| THE PROBLEM |
Word for word, copy out the entries below, but not the pictures in them.

# # # # #

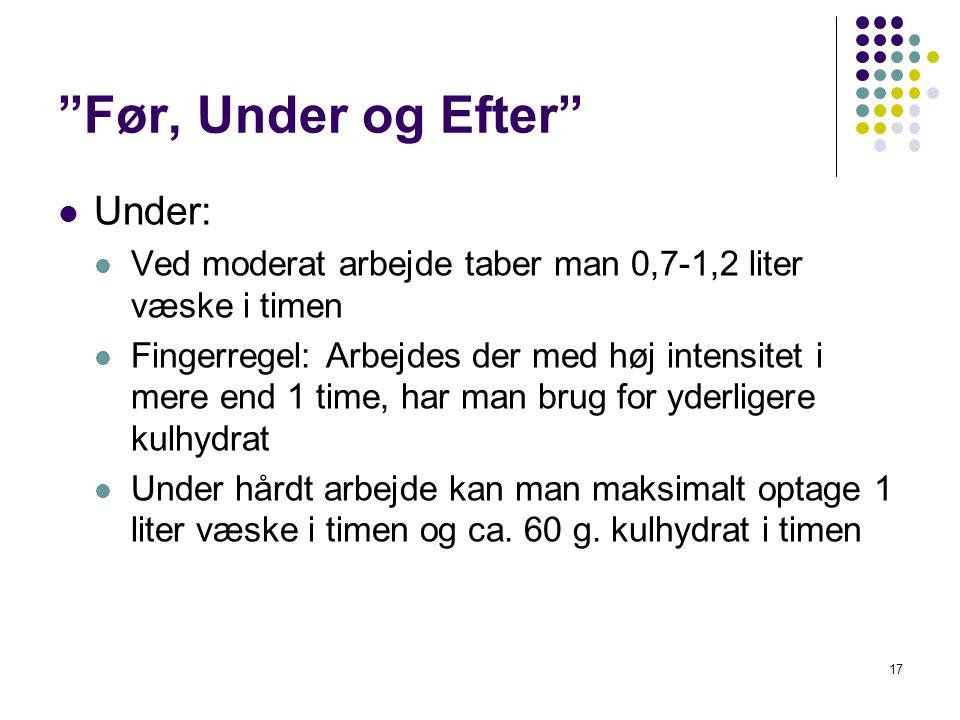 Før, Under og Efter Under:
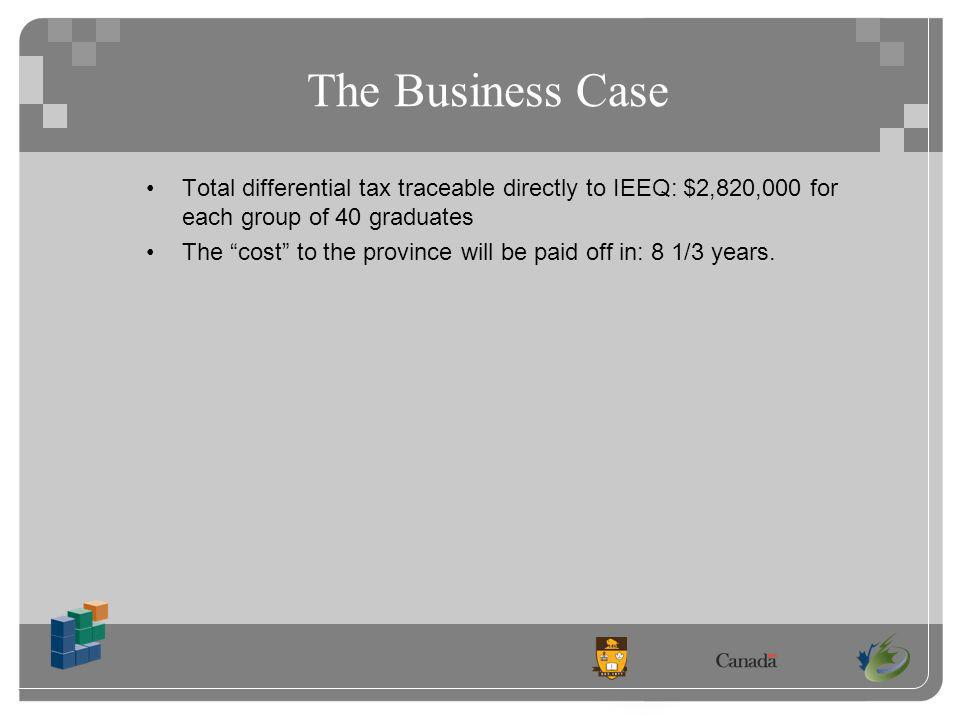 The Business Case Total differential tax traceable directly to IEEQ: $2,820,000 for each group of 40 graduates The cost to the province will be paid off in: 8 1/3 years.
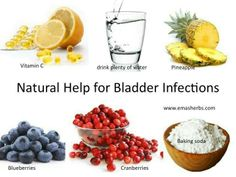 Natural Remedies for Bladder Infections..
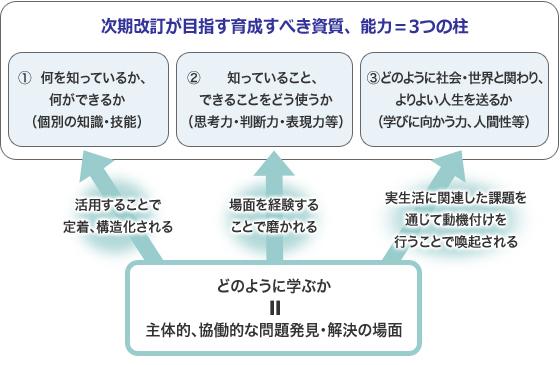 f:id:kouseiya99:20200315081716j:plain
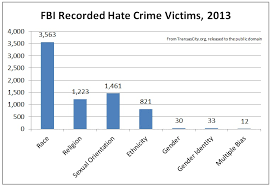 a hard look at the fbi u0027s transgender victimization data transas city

# # # # #

| TASK ANSWER |
 Før, Under og Efter Under:
 The Business Case Total differential tax traceable directly to IEEQ: $2,820,000 for each group of 40 graduates The cost to the province will be paid off in: 8 1/3 years.
 Natural Remedies for Bladder Infections..
 f:id:kouseiya99:20200315081716j:plain
 a hard look at the fbi u0027s transgender victimization data transas city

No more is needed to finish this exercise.